Rookie Matt Hackett got the victory in relief in his NHL debut.
SAN JOSE, CALIF. - It was Oct. 4, 1991, and a dehydrated Jeff Hackett was lying on a table getting replenished intravenously.
He had just stopped 48 of 52 shots in a loss at Vancouver during the expansion Sharks' first game ever.
Assistant coach Drew Remenda walked into the trainer's room and put a game puck on his chest.
Hackett threw it back and said, "I've seen enough rubber tonight," Remenda, now the Sharks' television color analyst, said.
Twenty years later, Wild rookie Matt Hackett made his NHL debut against the team his uncle ushered into the league. Called on to relieve an injured Josh Harding 71 seconds into a game the Wild already was trailing, Hackett deserved an IV and a game puck himself after backstopping the Wild to a grueling, come-from-behind 2-1 victory at the Shark Tank.
"I'm still shaking," Hackett said. "I was shaking the whole time. It's my dream to play in the NHL, and to get my first win like that, it's the best feeling in the world"
It was the Wild's 15th victory in 19 games, a stretch that includes three five-game winning streaks. The Wild, which leads the NHL by three points, also tied a franchise record with its fifth consecutive road victory and won for a league-leading 12th time when getting scored upon first.
Hackett stopped 34 of 34 shots to become the 10th Wild goaltender to win a game, and Mikko Koivu and Pierre-Marc Bouchard scored first-period goals after the Wild recovered from its worst start in memory. The Wild also played much of the game without Devin Setoguchi, who left because of an undisclosed injury. No updates were provided on either Setoguchi's or Harding's injuries.

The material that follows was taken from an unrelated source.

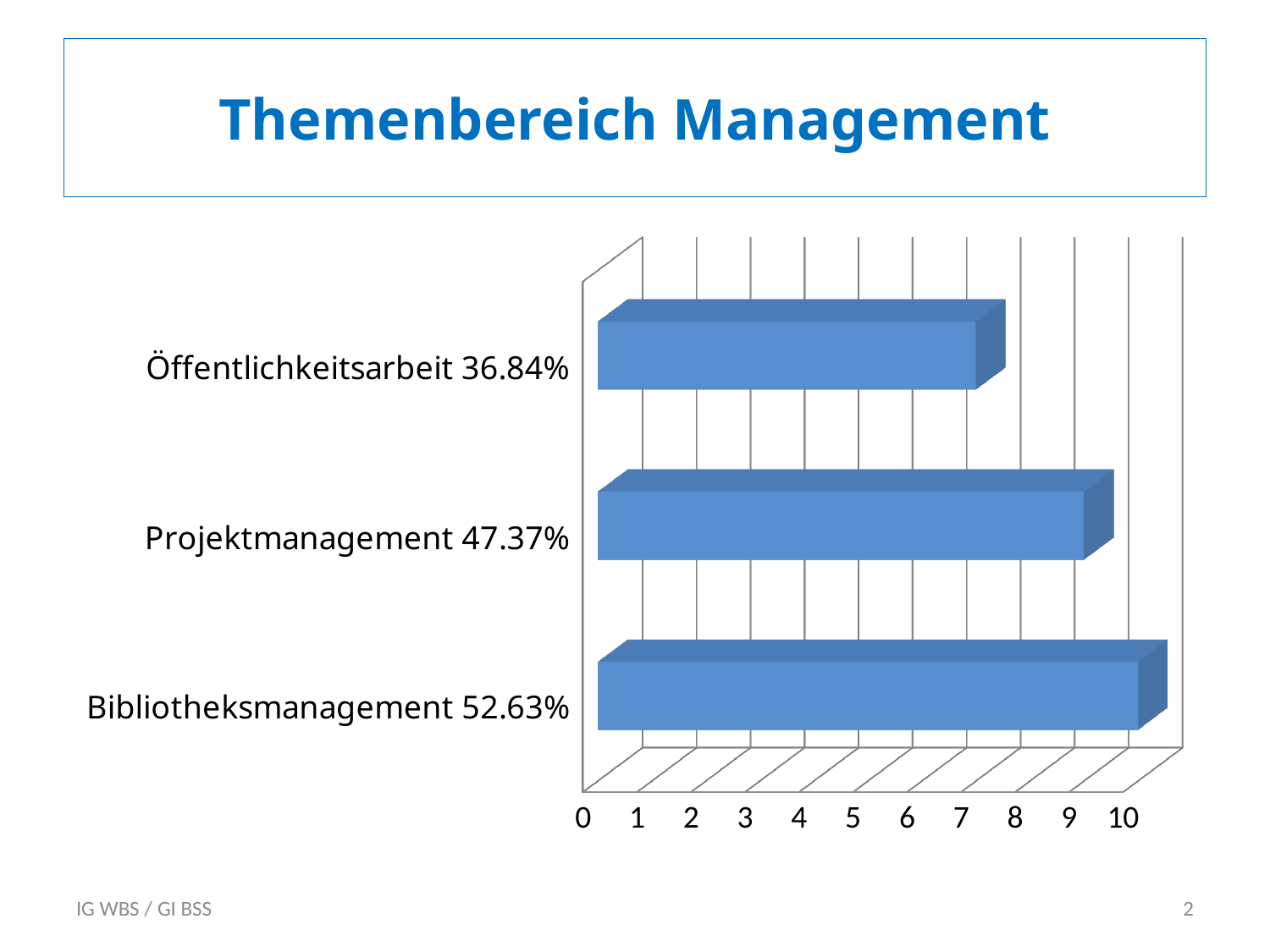
How many categories are plotted in the chart? 3 What percentage is shown in the label for Öffentlichkeitsarbeit? 36.84% Is the bar for Öffentlichkeitsarbeit greater or less than 5? greater What percentage is shown in the label for Projektmanagement? 47.37% What is the title of the slide containing the chart? Themenbereich Management Which category has the shortest bar? Öffentlichkeitsarbeit Which category has the longest bar? Bibliotheksmanagement Is the bar for Projektmanagement greater or less than 8? greater Is the bar for Öffentlichkeitsarbeit greater or less than 8? less Which bar is longer, Projektmanagement or Öffentlichkeitsarbeit? Projektmanagement What percentage is shown in the label for Bibliotheksmanagement? 52.63% What kind of chart is shown on the slide? bar chart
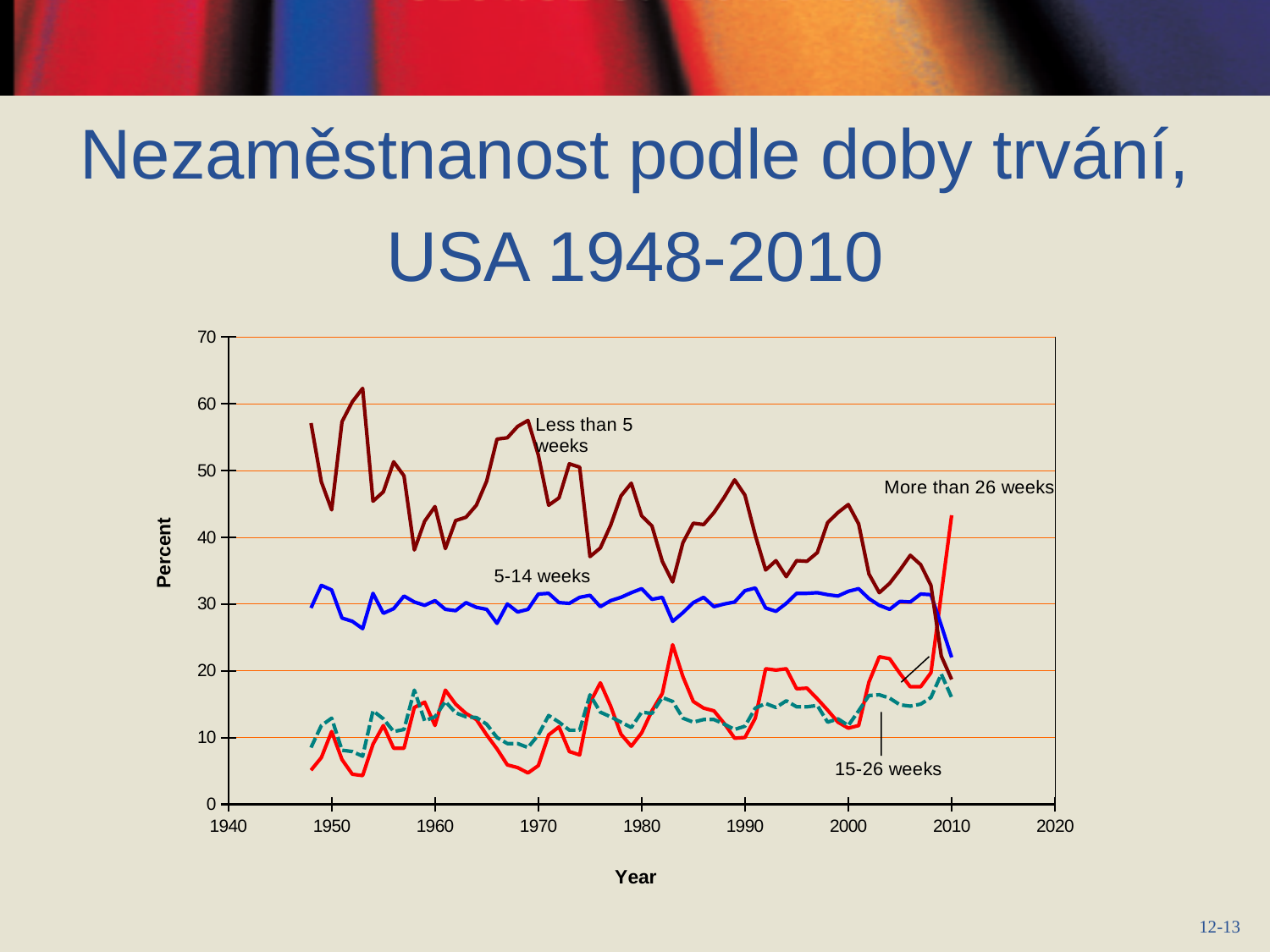
Which series has the lowest value around 1950? More than 26 weeks Is the value for More than 26 weeks in 2010 greater or less than 40? greater What is the label of the horizontal axis? Year Which series has the highest values for most of the period shown? Less than 5 weeks In 2010, which series is higher: More than 26 weeks or Less than 5 weeks? More than 26 weeks What kind of chart is shown on the slide? line chart How many data series are labelled on the chart? 4 What is the label of the vertical axis? Percent Is the value for Less than 5 weeks in 1948 greater or less than 50? greater Is the value for More than 26 weeks in 1953 greater or less than 10? less Does the More than 26 weeks series generally rise or fall from 1948 to 2010? rise Does the Less than 5 weeks series generally rise or fall from 1948 to 2010? fall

The Sharks reeled off the game's first 16 shots, and that came in eight minutes. When Harding was hurt the Sharks already had eight shots and a 1-0 lead provided by Joe Pavelski.
Harding was injured after not being able to corral a Patrick Marleau rebound. Trying to fend off Pavelski, teammate Nick Schultz accidentally struck Harding in the head with an elbow.
Harding's mask flew off and he crumpled to the ice. He would later wince while moving his neck as he leaned on the cage.
Harding left with the undisclosed injury, and with Niklas Backstrom out because of a strained groin, Hackett entered.
But Hackett's no slouch. The 21-year-old 2009 third-round pick backstopped Mike Yeo's Houston Aeros to last year's Calder Cup Finals. He was recalled Saturday with a 9-3-3 record in Houston with a 2.11 goals against average and .927 save percentage.
Twenty-eight games in, Hackett was the 11th player from last year's Houston team to skate for the Wild this season, and the ninth rookie.
Hackett, cool and calm, made clutch saves, especially while killing a four-minute high-sticking penalty to former Aeros teammate Cody Almond.
Slowly, the Wild, behind a relentless forecheck, began to chip its way back into the game.
Finally, Koivu struck with his fifth goal on a Dany Heatley rebound. Casey Wellman, the former product of the San Jose Jr. Sharks program, picked up an assist for his first career three-game point streak and received applause from his excited family.
Then, late in the period, Torrey Mitchell upended Kyle Brodziak for a last-minute Wild power play. Beautiful puck movement between Jared Spurgeon and Koivu led to Koivu's cross-slot pass to a pinching Bouchard from the point.